High-risk breast cancer patients need cardiac monitoring

Some chemotherapy treatments for breast cancer increase a woman's risk of heart failure, and women receiving these treatments should be actively monitored, according to a study published in the August issue of JACC: Cardiovascular Imaging.

After secondary cancers, cardiovascular disease is the leading cause of death in breast cancer survivors, wrote a team led by Mariana Henry from the Yale School of Public Health. But the rate of chemotherapy-related cardiotoxicity and the rate of cardiac monitoring adherence among breast cancer patients treated with chemotherapy are unclear.

Henry's group included 16,456 patients treated with chemotherapy within six months of a breast cancer diagnosis. Of those, 4,325 patients received trastuzumab-based chemotherapy, a common protocol for patients with breast cancer that is positive for human epidermal growth factor receptor 2 (HER2). However, the treatment is also associated with cardiotoxicity, the researchers noted (JACC Cardiovasc Imaging, Vol. 11:8, pp. 1084-1093).

Of the trastuzumab-treated patients, 8.3% developed heart failure, compared with 2.7% of patients who did not receive trastuzumab therapy. Only 46.2% of patients treated with trastuzumab received cardiac monitoring, according to Henry and colleagues.

▶ _Material supplied_
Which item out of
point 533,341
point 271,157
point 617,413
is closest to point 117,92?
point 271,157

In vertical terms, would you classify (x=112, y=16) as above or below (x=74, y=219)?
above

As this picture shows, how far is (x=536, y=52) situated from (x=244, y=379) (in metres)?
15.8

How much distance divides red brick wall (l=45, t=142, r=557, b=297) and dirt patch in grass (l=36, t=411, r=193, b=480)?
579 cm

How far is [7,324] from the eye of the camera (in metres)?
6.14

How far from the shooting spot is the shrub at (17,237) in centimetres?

▶ _Exercise instructions_
In the passage on breast cancer and heart monitoring, what share of patients treated with trastuzumab developed heart failure? The listing was taken from a different source than the text.

▶ _Result of this exercise_
8.3% of the trastuzumab-treated patients developed heart failure.